Chris serves as Executive Director for the Pro Deo Foundation in Santa Barbara, which is a Christian non-profit focused on creating pathways for vulnerable children and youth to flourish. Trained as a Presbyterian pastor (PCUSA), Chris has served churches in Southern California and Washington, most recently as Senior Pastor of John Knox Presbyterian Church in Seattle. Chris holds degrees from Westmont College, Fuller and Princeton Seminaries. He is currently a doctor of ministry candidate in Leadership and Global Perspectives from Portland Seminary. His interest is in the practice of institutional leadership for the transformation of lives and the common good of the city. Chris met his wife, Devon, at Westmont, and together they enjoy an active lifestyle with their three children, Hannah, Abby, and Lucas. They currently live in Carpinteria, CA. His other pursuits include playing soccer with his kids, surfing, hiking, traveling, and making artisan soap.
Teresa Goines is the founder and CEO of Old Skool Café – a supper club run by at-risk youth in San Francisco, which provides training, jobs and a second chance at life for youth coming out of incarceration and foster care. Teresa's experience working with gang-affiliated youth, as a juvenile correction officer, impacted her life in a way that changed her forever. Their stories gave her an in-depth understanding of how many young people end up on such a destructive path and compelled her to find a solution to the hopelessness she saw in the lives of incarcerated and forgotten youth.
Teresa's mission is to permanently break the cycle of incarceration, by giving young people hope, economic opportunities and training in a supportive environment where they can grow emotionally, physically and spiritually.

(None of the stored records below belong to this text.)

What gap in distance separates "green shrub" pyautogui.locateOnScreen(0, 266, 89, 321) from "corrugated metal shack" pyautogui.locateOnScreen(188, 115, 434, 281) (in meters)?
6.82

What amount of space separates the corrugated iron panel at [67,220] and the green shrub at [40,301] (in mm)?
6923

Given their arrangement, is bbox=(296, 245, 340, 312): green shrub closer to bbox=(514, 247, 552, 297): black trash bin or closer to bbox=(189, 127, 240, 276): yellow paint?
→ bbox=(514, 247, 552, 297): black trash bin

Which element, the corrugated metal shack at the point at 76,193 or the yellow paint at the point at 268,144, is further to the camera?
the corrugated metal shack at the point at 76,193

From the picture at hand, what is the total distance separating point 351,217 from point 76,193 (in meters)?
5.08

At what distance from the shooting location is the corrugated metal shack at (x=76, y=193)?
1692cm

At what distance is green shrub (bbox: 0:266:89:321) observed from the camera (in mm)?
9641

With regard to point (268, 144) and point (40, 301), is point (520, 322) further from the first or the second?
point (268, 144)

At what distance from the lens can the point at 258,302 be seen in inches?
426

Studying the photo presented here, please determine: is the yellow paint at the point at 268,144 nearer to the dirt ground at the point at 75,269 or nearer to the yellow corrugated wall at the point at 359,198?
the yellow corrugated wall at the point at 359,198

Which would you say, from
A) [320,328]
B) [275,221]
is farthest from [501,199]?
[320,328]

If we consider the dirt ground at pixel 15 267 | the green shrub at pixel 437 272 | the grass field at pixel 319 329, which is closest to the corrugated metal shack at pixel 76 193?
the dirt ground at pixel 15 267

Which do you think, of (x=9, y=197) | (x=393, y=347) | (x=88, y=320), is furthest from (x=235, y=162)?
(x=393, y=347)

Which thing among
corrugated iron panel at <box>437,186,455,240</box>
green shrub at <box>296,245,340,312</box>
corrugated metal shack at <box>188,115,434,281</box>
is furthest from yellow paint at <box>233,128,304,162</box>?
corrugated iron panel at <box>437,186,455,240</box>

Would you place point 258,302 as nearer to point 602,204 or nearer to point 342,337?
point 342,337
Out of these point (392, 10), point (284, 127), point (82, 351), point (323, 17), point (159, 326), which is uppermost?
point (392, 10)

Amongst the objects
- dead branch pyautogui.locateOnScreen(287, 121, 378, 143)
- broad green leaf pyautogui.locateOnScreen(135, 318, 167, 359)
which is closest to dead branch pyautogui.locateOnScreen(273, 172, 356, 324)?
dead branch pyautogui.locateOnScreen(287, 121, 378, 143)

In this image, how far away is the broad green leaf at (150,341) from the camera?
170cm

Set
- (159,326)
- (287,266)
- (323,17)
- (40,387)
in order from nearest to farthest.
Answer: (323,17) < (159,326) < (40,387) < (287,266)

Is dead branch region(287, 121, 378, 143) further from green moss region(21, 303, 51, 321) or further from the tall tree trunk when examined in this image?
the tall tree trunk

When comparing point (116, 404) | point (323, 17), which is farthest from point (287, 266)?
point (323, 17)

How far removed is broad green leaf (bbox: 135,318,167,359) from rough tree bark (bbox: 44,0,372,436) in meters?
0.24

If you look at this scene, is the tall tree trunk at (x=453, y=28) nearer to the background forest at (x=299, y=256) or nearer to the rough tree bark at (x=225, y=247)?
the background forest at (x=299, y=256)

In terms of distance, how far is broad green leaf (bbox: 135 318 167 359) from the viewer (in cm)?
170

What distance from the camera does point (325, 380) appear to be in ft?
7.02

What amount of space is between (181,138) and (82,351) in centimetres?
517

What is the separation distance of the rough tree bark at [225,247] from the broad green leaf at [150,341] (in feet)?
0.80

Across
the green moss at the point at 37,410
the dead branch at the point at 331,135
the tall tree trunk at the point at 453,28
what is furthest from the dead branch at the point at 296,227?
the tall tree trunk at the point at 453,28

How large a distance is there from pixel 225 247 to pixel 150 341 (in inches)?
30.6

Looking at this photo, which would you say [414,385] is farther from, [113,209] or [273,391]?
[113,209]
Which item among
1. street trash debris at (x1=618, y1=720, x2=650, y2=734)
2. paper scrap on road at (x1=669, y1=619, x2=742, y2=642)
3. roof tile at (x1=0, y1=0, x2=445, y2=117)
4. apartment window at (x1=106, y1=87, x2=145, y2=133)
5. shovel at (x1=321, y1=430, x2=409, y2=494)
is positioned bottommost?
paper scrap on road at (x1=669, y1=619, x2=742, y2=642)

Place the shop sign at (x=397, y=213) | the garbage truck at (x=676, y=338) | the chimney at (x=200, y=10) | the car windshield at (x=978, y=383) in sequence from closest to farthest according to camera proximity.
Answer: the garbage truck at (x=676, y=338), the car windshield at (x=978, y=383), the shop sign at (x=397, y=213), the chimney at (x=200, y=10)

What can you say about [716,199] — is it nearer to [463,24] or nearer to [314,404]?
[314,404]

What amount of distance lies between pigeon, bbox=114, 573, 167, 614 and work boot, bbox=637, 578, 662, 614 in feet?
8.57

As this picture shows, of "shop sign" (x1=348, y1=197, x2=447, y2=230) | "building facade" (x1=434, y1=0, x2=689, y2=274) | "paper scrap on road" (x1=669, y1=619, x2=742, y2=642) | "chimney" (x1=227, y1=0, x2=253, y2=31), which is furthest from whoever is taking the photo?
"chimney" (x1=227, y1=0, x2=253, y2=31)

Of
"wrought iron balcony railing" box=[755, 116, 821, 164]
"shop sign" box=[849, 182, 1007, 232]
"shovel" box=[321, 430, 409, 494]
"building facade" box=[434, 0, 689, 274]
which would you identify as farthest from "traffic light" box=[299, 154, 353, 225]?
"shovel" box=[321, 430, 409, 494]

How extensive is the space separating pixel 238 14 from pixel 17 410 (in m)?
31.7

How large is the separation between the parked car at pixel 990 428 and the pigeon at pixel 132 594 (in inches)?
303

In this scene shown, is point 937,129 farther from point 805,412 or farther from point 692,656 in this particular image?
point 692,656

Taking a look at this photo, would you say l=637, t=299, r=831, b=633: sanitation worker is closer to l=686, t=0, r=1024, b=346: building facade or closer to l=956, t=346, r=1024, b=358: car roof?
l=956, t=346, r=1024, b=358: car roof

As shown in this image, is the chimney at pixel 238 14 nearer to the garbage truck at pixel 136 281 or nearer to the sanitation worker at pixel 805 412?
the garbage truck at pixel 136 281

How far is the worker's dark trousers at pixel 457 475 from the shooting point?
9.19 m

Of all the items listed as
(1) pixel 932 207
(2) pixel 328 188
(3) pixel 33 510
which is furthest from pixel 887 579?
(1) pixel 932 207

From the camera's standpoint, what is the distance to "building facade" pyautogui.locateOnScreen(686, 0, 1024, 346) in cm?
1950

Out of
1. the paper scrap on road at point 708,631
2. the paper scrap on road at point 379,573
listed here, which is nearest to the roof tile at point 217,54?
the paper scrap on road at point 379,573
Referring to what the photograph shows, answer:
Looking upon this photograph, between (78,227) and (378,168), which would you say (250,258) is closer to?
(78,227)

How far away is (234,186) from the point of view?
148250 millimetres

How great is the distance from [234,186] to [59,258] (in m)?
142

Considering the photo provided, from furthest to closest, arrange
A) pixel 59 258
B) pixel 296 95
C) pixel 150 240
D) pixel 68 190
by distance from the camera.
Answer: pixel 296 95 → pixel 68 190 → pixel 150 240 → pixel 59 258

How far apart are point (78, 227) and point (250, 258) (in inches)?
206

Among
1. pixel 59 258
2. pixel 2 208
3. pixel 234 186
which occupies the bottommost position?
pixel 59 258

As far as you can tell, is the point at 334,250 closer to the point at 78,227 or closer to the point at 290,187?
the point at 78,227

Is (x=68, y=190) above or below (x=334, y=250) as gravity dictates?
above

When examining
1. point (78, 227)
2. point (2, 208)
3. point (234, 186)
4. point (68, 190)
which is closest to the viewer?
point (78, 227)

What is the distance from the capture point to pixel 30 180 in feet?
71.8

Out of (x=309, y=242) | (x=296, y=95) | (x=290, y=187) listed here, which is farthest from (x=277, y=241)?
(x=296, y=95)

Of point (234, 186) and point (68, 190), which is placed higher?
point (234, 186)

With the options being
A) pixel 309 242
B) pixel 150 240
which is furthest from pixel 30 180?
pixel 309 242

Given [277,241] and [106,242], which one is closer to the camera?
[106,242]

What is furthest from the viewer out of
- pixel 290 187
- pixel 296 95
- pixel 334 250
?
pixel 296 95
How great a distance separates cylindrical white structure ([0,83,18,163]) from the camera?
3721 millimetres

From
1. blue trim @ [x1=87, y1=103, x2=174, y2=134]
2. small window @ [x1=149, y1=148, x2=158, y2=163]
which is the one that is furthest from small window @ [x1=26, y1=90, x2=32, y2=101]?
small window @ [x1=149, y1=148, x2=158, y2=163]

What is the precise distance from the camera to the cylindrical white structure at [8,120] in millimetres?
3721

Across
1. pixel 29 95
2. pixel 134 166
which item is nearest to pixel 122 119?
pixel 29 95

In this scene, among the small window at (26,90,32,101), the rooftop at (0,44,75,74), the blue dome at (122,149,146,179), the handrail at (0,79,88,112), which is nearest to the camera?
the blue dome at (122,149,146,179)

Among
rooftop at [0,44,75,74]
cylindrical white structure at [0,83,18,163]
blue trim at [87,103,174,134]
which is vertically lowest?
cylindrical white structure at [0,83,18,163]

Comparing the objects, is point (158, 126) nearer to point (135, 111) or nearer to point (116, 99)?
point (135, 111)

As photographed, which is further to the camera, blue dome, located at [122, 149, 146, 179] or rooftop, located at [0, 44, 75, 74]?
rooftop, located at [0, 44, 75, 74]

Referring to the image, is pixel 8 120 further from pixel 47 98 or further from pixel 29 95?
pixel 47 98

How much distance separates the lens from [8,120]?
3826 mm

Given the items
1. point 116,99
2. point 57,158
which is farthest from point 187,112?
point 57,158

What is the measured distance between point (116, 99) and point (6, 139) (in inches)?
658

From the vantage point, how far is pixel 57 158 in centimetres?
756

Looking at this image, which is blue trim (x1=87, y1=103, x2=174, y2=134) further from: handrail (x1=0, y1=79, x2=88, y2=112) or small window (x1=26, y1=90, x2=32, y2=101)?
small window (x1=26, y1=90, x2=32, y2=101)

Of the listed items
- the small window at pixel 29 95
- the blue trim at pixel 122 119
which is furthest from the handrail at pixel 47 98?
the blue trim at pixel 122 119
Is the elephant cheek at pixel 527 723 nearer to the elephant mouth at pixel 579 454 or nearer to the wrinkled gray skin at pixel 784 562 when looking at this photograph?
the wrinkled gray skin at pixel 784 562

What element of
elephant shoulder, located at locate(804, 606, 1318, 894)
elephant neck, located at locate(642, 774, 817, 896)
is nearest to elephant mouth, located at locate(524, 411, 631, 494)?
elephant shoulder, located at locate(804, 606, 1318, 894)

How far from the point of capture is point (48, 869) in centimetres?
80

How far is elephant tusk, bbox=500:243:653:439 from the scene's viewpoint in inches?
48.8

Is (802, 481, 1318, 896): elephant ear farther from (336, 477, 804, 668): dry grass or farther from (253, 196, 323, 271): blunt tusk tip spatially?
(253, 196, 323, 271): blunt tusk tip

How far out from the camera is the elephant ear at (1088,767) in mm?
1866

From this passion the concept of Old Skool Cafe was born in 2005.
Ms. Goines has received several awards and recognition for her work with Old Skool Cafe and the Bayview Community: 2013 CNN Hero Award, 2012 Wells Fargo Community Spirit Award, 2011 Bank of America – Neighborhood Excellence Local Hero Award, 2011 Westmont Global Alumni Award, 2009 FBI Director’s Community Leadership Award, 2008 Jefferson Award, and 2006 San Francisco Foundation Koshland Bayview Fellowship Award.
Jason Tarman has worked in the field of family, child and adolescent behavioral health for 20 years; having worked with Santa Barbara County’s Juvenile Justice Mental Health Services team, homeless outreach team, and currently working with the County’s Lompoc Children’s clinic. His academic training and expertise is in Clinical Psychology with specializations in juvenile justice, gang involved youth, trauma focused treatment, and treatment of those with severe and persistent mental illness.
In addition, Jason provides multi-agency trainings in Trauma Informed Care, sociology and psychology of gangs, and suicide prevention.